■ Data extracts ■

++++++++

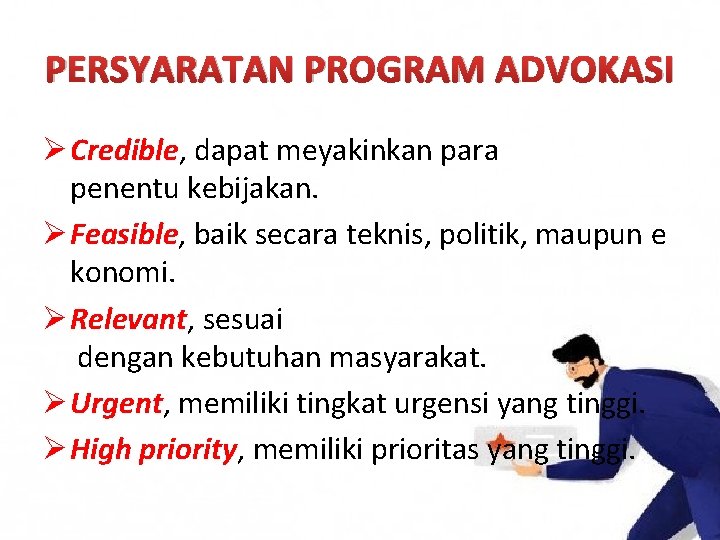 PERSYARATAN PROGRAM ADVOKASI

➢ Credible, dapat meyakinkan para penentu kebijakan.

➢ Feasible, baik secara teknis, politik, maupun e konomi.

➢ Relevant, sesuai dengan kebutuhan masyarakat.

➢ Urgent, memiliki tingkat urgensi yang tinggi.

➢ High priority, memiliki prioritas yang tinggi.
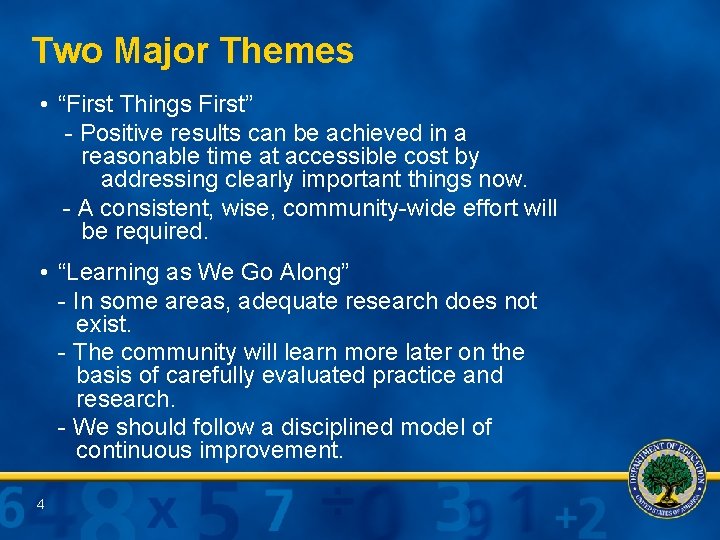 Two Major Themes

• “First Things First”

- Positive results can be achieved in a reasonable time at accessible cost by addressing clearly important things now.

- A consistent, wise, community-wide effort will be required.

• “Learning as We Go Along”

- In some areas, adequate research does not exist.

- The community will learn more later on the basis of carefully evaluated practice and research.

- We should follow a disciplined model of continuous improvement.

4

DEPARTMENT OF EDUCATION
UNITED STATES OF AMERICA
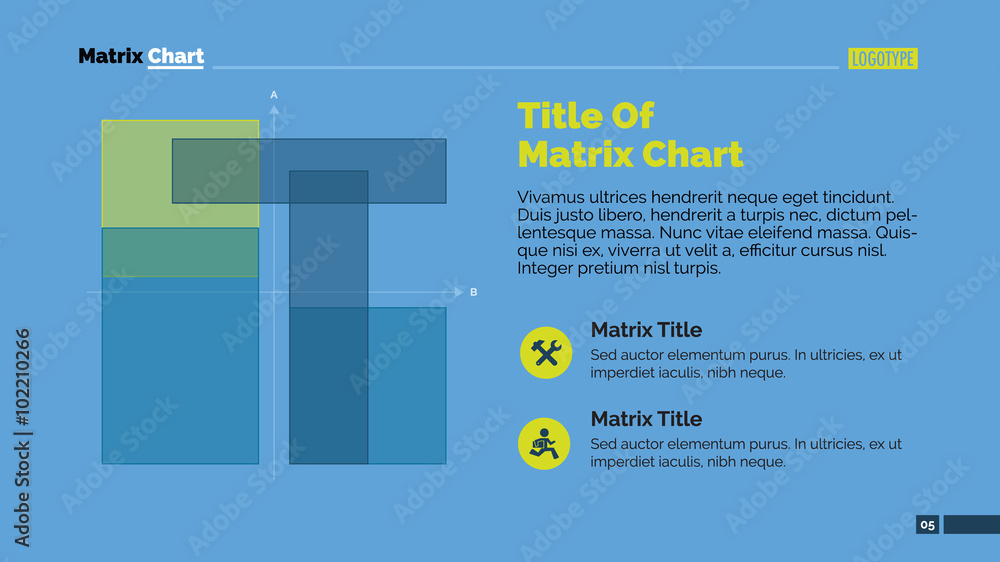 Matrix Chart

LOGOTYPE

A

B

Title Of Matrix Chart

Vivamus ultrices hendrerit neque eget tincidunt. Duis justo libero, hendrerit a turpis nec, dictum pellentesque massa. Nunc vitae eleifend massa. Quisque nisi ex, viverra ut velit a, efficitur cursus nisl. Integer pretium nisl turpis.

Matrix Title

Sed auctor elementum purus. In ultricies, ex ut imperdiet iaculis, nibh neque.

Matrix Title

Sed auctor elementum purus. In ultricies, ex ut imperdiet iaculis, nibh neque.

05

Adobe Stock | #102210266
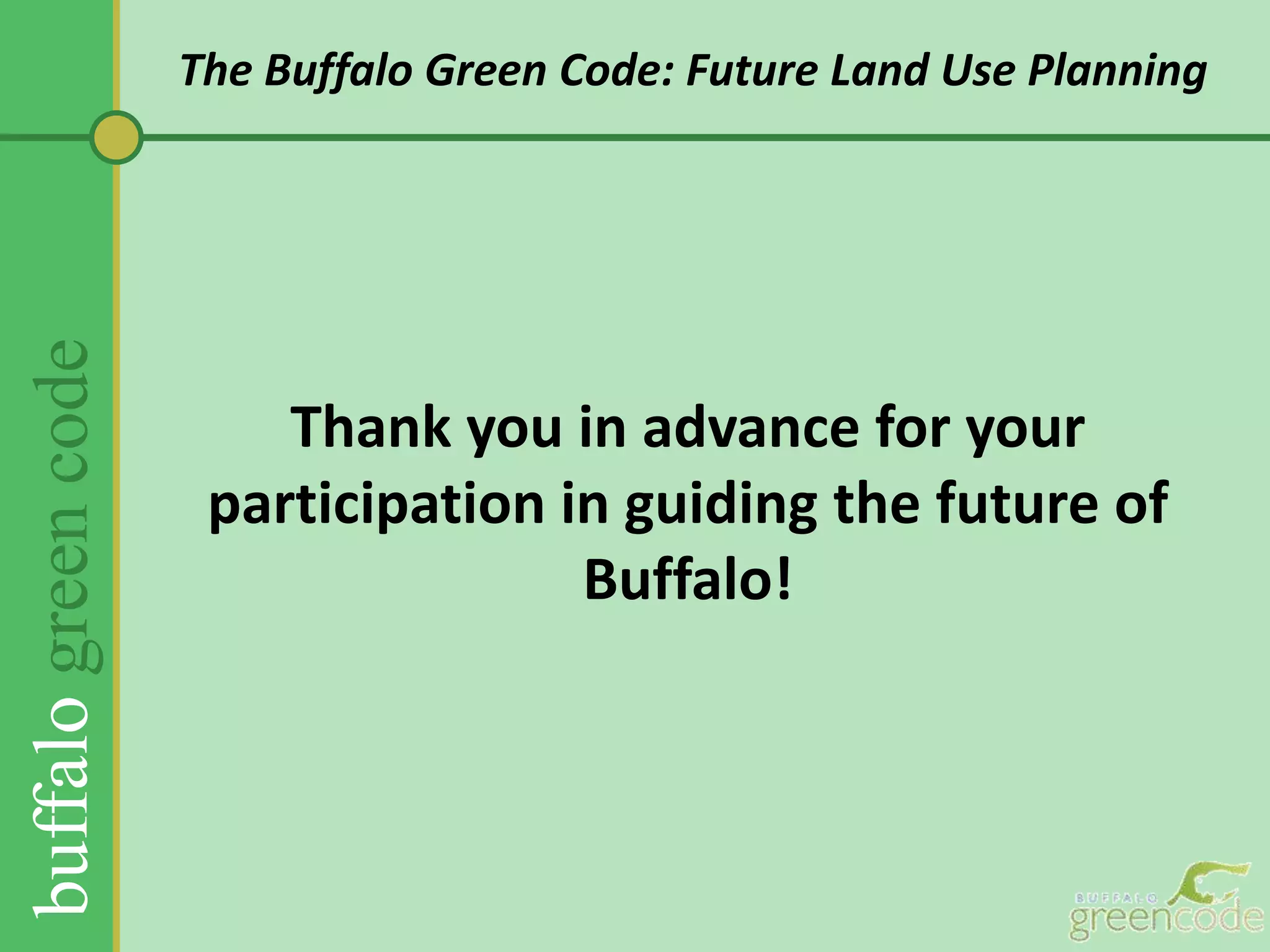 The Buffalo Green Code: Future Land Use Planning

buffalo green code

Thank you in advance for your participation in guiding the future of Buffalo!

BUFFALO greencode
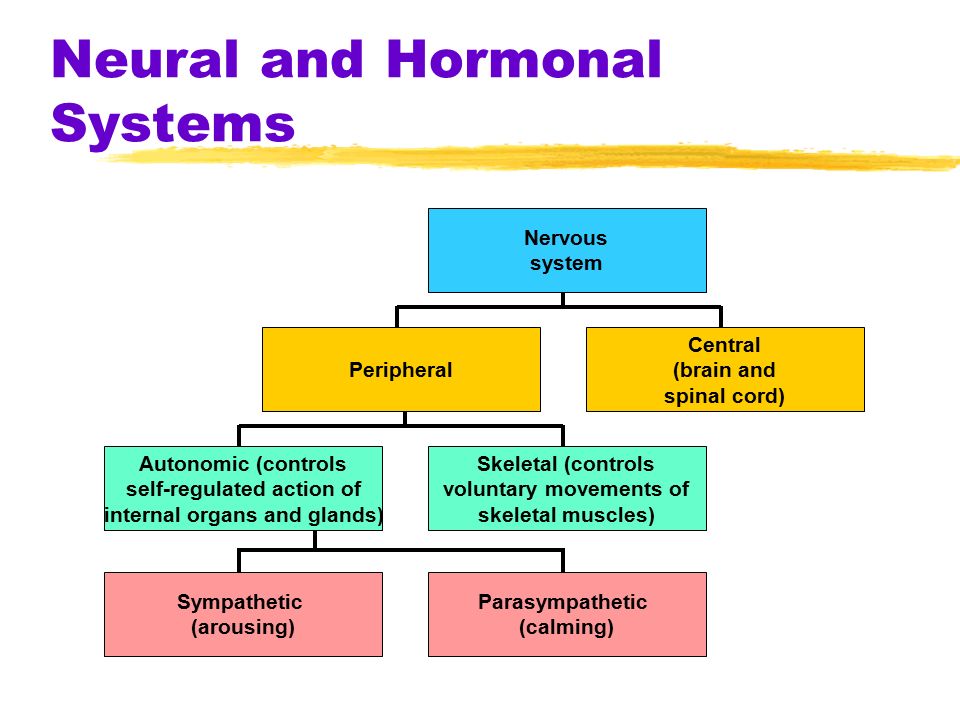 Neural and Hormonal Systems

Nervous system

Peripheral

Central (brain and spinal cord)

Autonomic (controls self-regulated action of internal organs and glands)

Skeletal (controls voluntary movements of skeletal muscles)

Sympathetic (arousing)

Parasympathetic (calming)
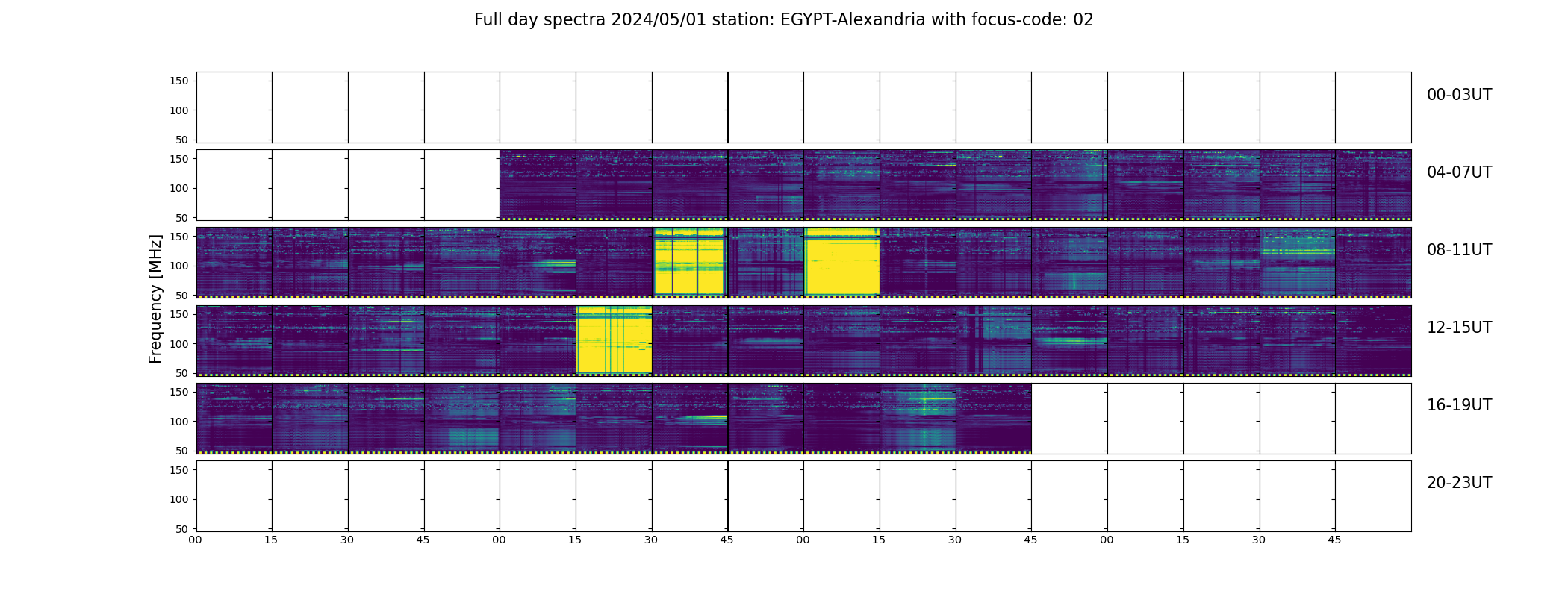 Full day spectra 2024/05/01 station: EGYPT-Alexandria with focus-code: 02

Frequency [MHz]

150
100
50

00-03UT

150
100
50

04-07UT

150
100
50

08-11UT

150
100
50

12-15UT

150
100
50

16-19UT

150
100
50

20-23UT

00 15 30 45 00 15 30 45 00 15 30 45 00 15 30 45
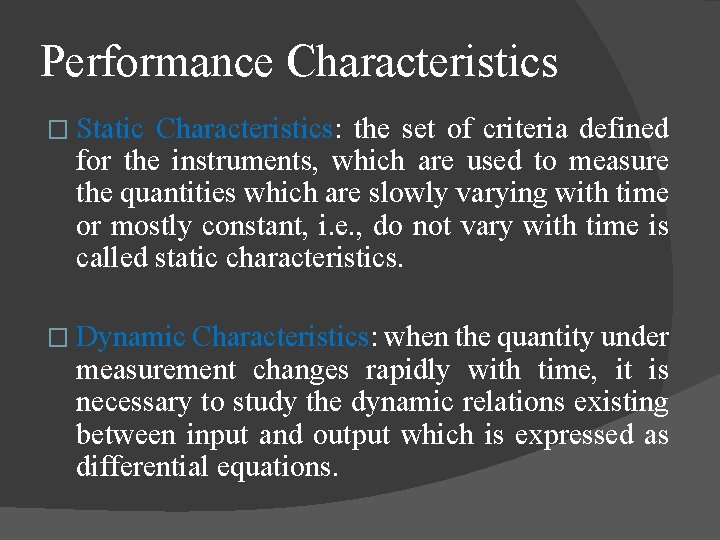 Performance Characteristics

□ Static Characteristics: the set of criteria defined for the instruments, which are used to measure the quantities which are slowly varying with time or mostly constant, i.e., do not vary with time is called static characteristics.

□ Dynamic Characteristics: when the quantity under measurement changes rapidly with time, it is necessary to study the dynamic relations existing between input and output which is expressed as differential equations.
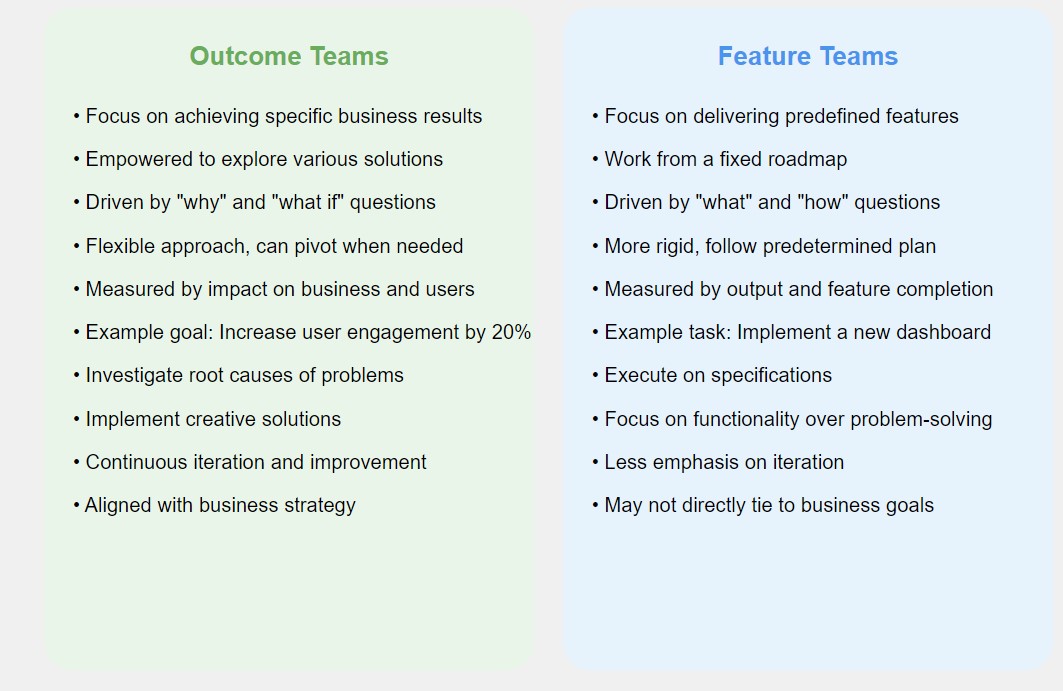 Outcome Teams

• Focus on achieving specific business results
• Empowered to explore various solutions
• Driven by "why" and "what if" questions
• Flexible approach, can pivot when needed
• Measured by impact on business and users
• Example goal: Increase user engagement by 20%
• Investigate root causes of problems
• Implement creative solutions
• Continuous iteration and improvement
• Aligned with business strategy

Feature Teams

• Focus on delivering predefined features
• Work from a fixed roadmap
• Driven by "what" and "how" questions
• More rigid, follow predetermined plan
• Measured by output and feature completion
• Example task: Implement a new dashboard
• Execute on specifications
• Focus on functionality over problem-solving
• Less emphasis on iteration
• May not directly tie to business goals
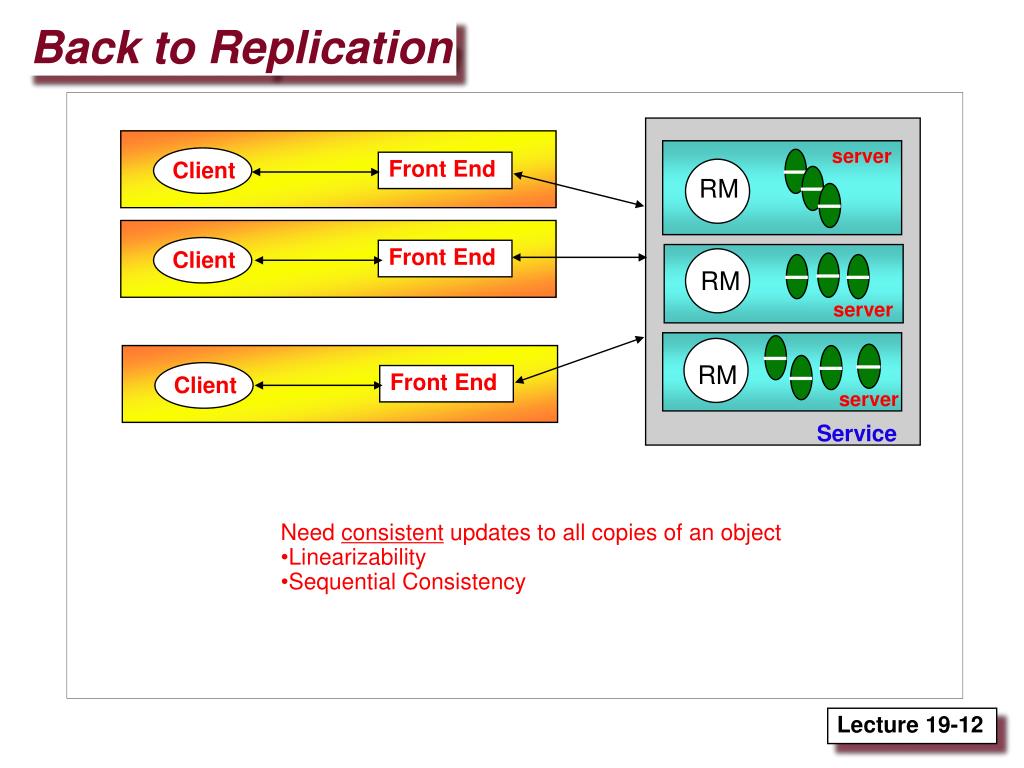 Back to Replication

Client

Front End

Client

Front End

Client

Front End

RM

server

RM

server

RM

server

Service

Need consistent updates to all copies of an object
•Linearizability
•Sequential Consistency

Lecture 19-12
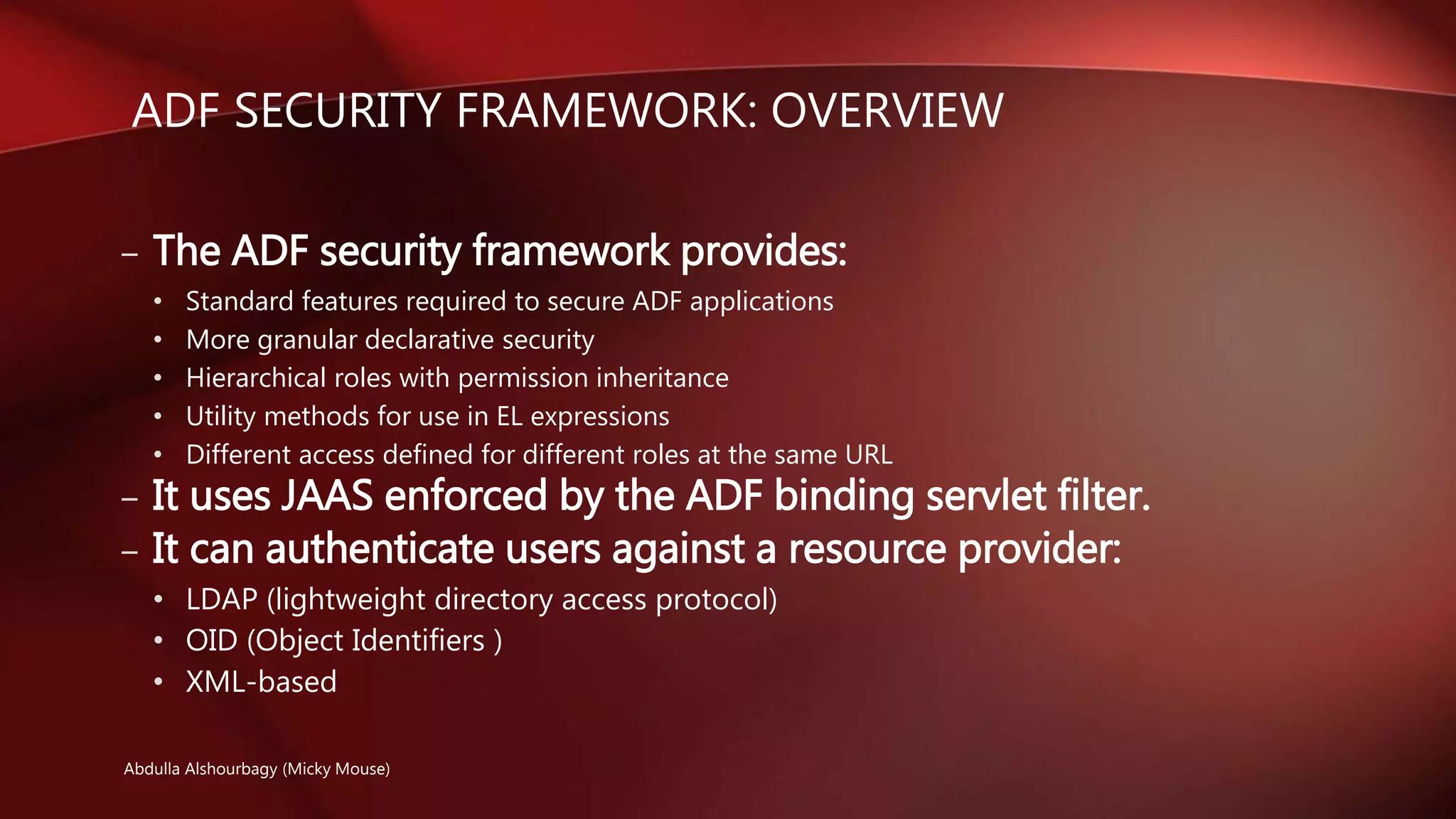 ADF SECURITY FRAMEWORK: OVERVIEW

– The ADF security framework provides:
• Standard features required to secure ADF applications
• More granular declarative security
• Hierarchical roles with permission inheritance
• Utility methods for use in EL expressions
• Different access defined for different roles at the same URL
– It uses JAAS enforced by the ADF binding servlet filter.
– It can authenticate users against a resource provider:
• LDAP (lightweight directory access protocol)
• OID (Object Identifiers )
• XML-based

Abdulla Alshourbagy (Micky Mouse)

++++++++

■ What the task requires ■
Your answer should be only the number of lines in the records that hold the word "iteration".

■ Answer to this exercise ■
2